Exome sequencing and analysis of 454,787 UK Biobank participants

Abstract

A major goal in human genetics is to use natural variation to understand the phenotypic consequences of altering each protein-coding gene in the genome. Here we used exome sequencing¹ to explore protein-altering variants and their consequences in 454,787 participants in the UK Biobank study². We identified 12 million coding variants, including around 1 million loss-of-function and around 1.8 million deleterious missense variants. When these were tested for association with 3,994 health-related traits, we found 564 genes with trait associations at P ≤ 2.18 × 10^-11. Rare variant associations were enriched in loci from genome-wide association studies (GWAS), but most (91%) were independent of common variant signals. We discovered several risk-increasing associations with traits related to liver disease, eye disease and cancer, among others, as well as risk-lowering associations for hypertension (SLC9A3R2), diabetes (MAP3K15, FAM234A) and asthma (SLC27A3). Six genes were associated with brain imaging phenotypes, including two involved in neural development (GBE1, PLD1). Of the signals available and powered for replication in an independent cohort, 81% were confirmed; furthermore, association signals were generally consistent across individuals of European, Asian and African ancestry. We illustrate the ability of exome sequencing to identify gene-trait associations, elucidate gene function and pinpoint effector genes that underlie GWAS signals at scale.

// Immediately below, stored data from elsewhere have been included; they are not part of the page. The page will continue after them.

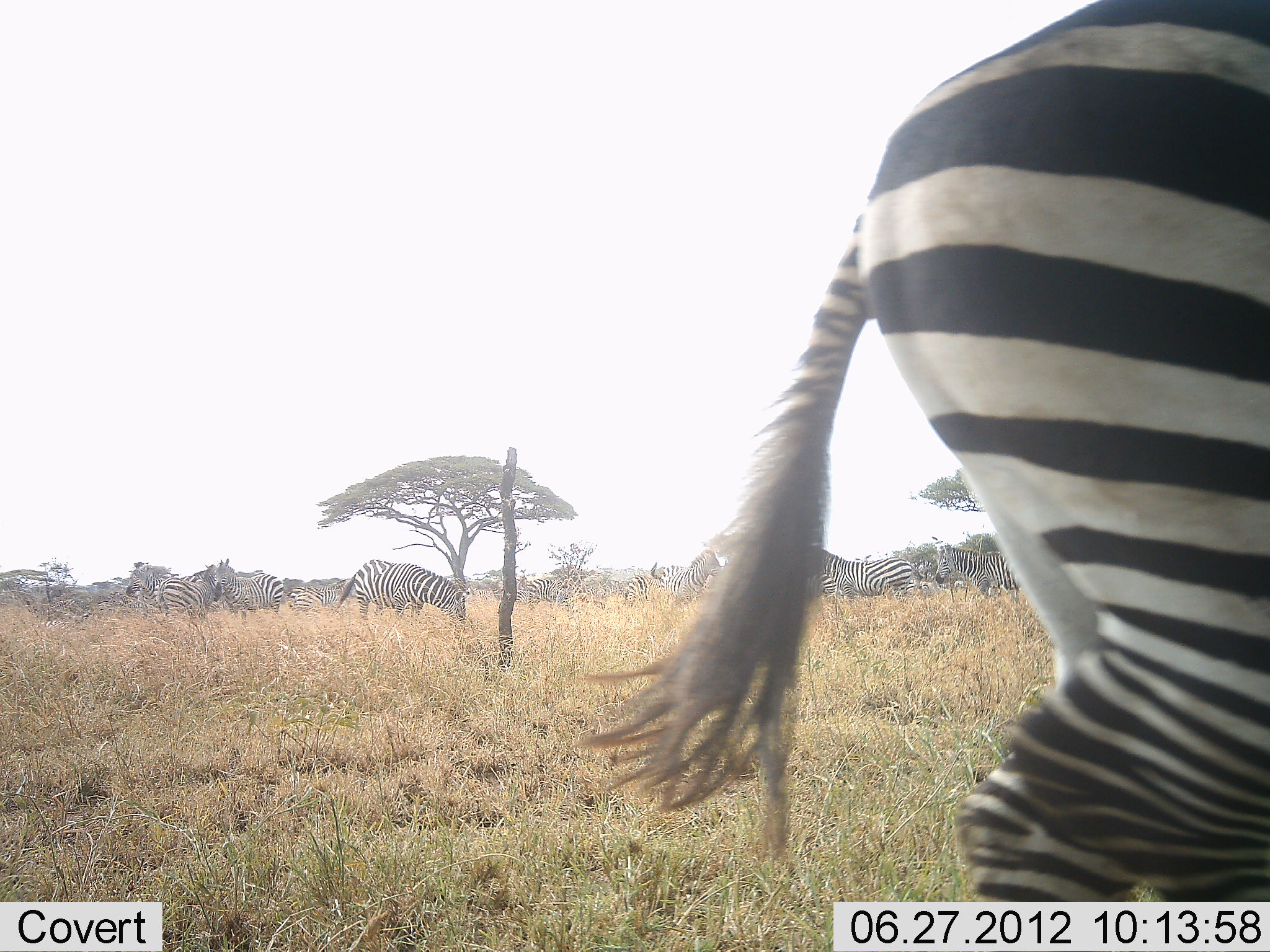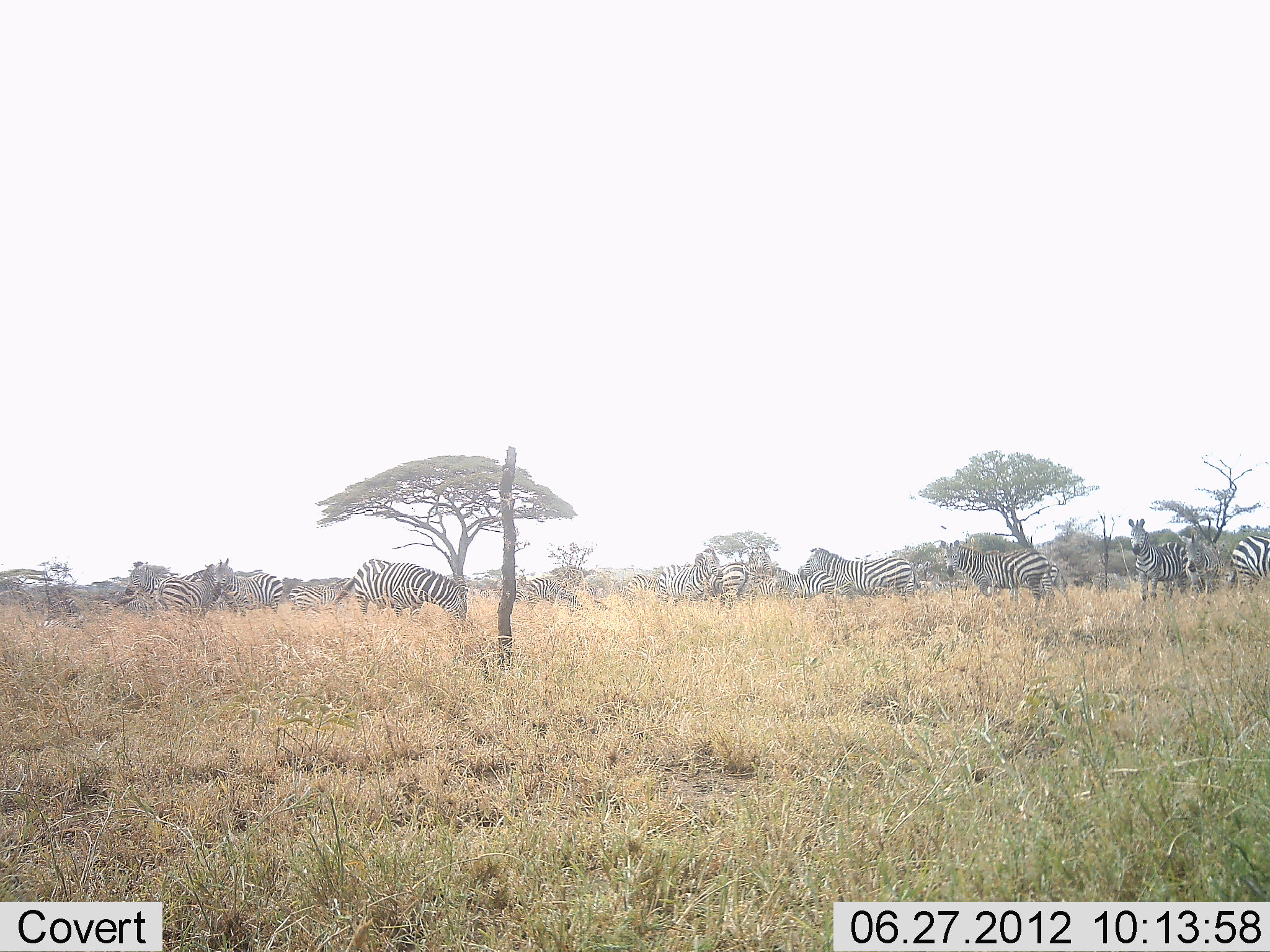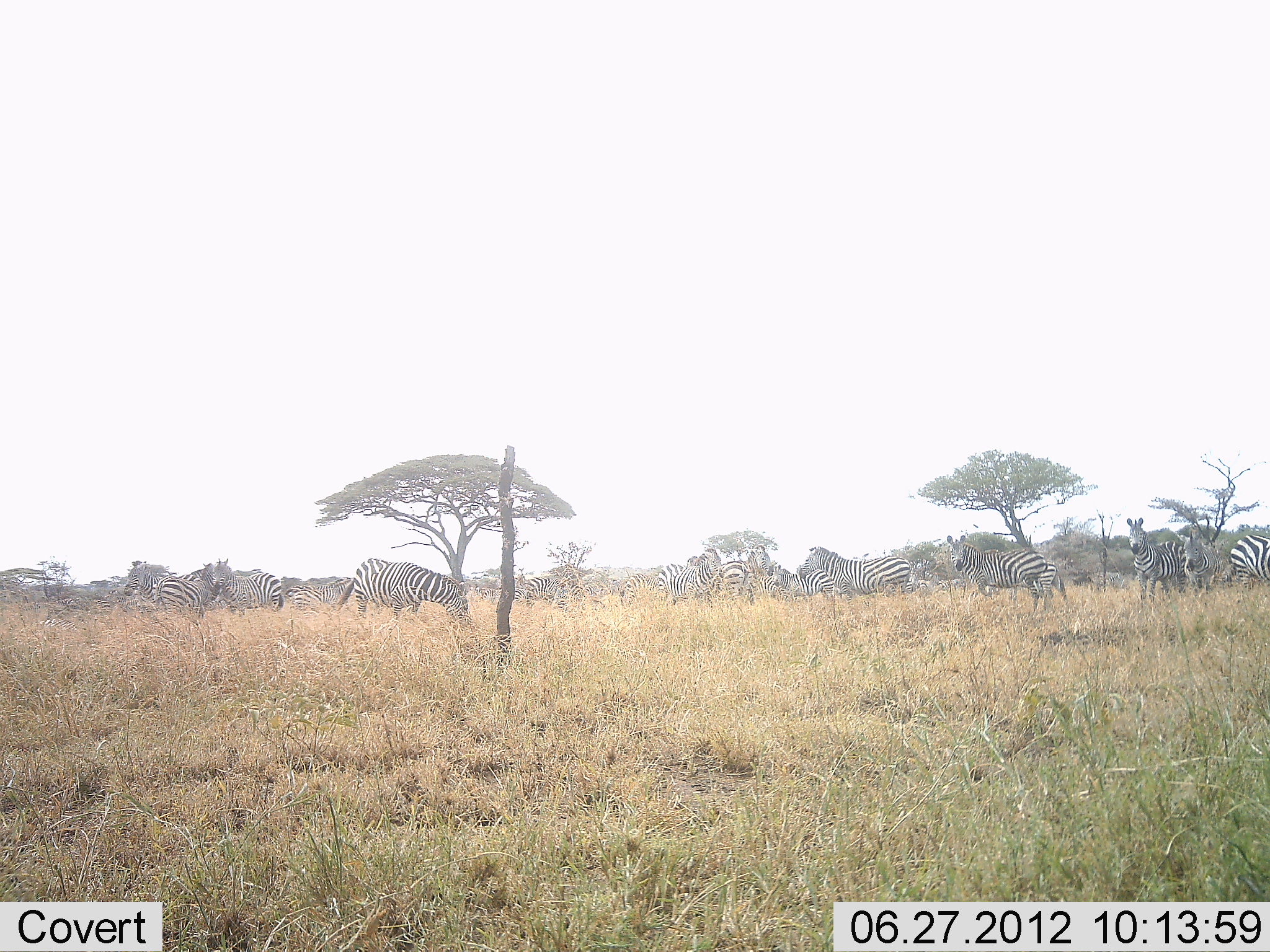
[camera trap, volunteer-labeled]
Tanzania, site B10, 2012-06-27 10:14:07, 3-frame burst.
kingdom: Animalia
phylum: Chordata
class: Mammalia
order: Perissodactyla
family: Equidae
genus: Equus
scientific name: Equus quagga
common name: plains zebra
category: zebra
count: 11-50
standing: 80%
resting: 10%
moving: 50%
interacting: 0%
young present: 0%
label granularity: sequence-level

Fig. 1. Enrichment of rare variant associations among genes located in GWAS loci.

We tested whether genes located in GWAS loci were more likely to have significant associations with a burden of rare variants when compared to genes elsewhere in the genome. We considered four different significance thresholds to define significant burden associations (P ≤ 0.05, P ≤ 10⁻⁴, P ≤ 10⁻⁷ and P ≤ 2.18 × 10⁻¹¹) and considered 13 different gene-sets, from all genes located within 10 Mb of, to only the nearest gene to, the GWAS sentinel variants. The enrichment of significant associations was greatest when considering the nearest gene to GWAS sentinel variants, reaching 59.3-fold (95% CI 51.8 to 68.2, P < 10⁻³⁰⁰) when considering a significance threshold of P ≤ 2.18 × 10⁻¹¹. Results are based on the analysis of a pruned set of 188 traits (101 binary traits and 87 quantitative traits; see Methods for details).

Fig. 2. Imputation of rare variants from exome sequencing.

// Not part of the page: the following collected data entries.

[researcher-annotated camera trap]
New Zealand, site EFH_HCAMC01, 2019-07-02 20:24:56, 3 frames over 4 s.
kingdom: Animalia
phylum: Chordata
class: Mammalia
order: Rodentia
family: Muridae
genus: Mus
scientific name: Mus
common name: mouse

Imputation accuracy (r², y axis) is shown as a function of the variant allele frequency (x axis; minor allele count (MAC) for ultra-rare variants; MAF for variants with MAF > 10⁻⁴) and the number of individuals (n) included in the reference panel (different lines). Full results are provided in Supplementary Table 23.

Extended Data Fig. 1. Lead trait associations for 564 genes with a rare variant association at P ≤ 2.18 × 10⁻¹¹.

a, Associations with binary traits. b, Associations with quantitative traits. In red (and table): associations with odds ratio >100 for binary traits and |effect| > 2 for quantitative traits. Diamonds show associations that were no longer significant after accounting for nearby GWAS signals.

Extended Data Fig. 2. Power to identify associations with rare variants in the analysis of 430,998 participants of European ancestry from the UK Biobank.

a, Protective associations (i.e. with an odds ratio <1). b, Predisposing associations (i.e. with an odds ratio >1). Power was estimated using asymptotic theory (broken lines) and also through simulations (solid lines), separately for variants with an effect allele frequency (EAF) of 1% (purple), 0.1% (blue), 0.01% (green) and 0.001% (yellow). Power to identify protective associations was low because identification of rare variants that reduce disease risk typically requires very large numbers of cases, and population cohorts like that ascertained by the UK Biobank study typically include many more unaffected than affected individuals for each disease.

Extended Data Fig. 3. Genes for which a rare variant had a favourable effect on a quantitative trait (P ≤ 2.18 × 10⁻¹¹) and also a protective association with a genetically correlated disease.

a, The x- and y-axes show the effect of the rare variant (listed in Supplementary Table 12) on the quantitative trait and genetically correlated disease, respectively. b, Thirteen genes for which the disease association was significant after correcting for multiple testing (P≤0.05/129 = 3.8x10⁻⁴; also shown in red in panel a).

Extended Data Fig. 4. Associations with common and rare variants in individuals of European ancestry.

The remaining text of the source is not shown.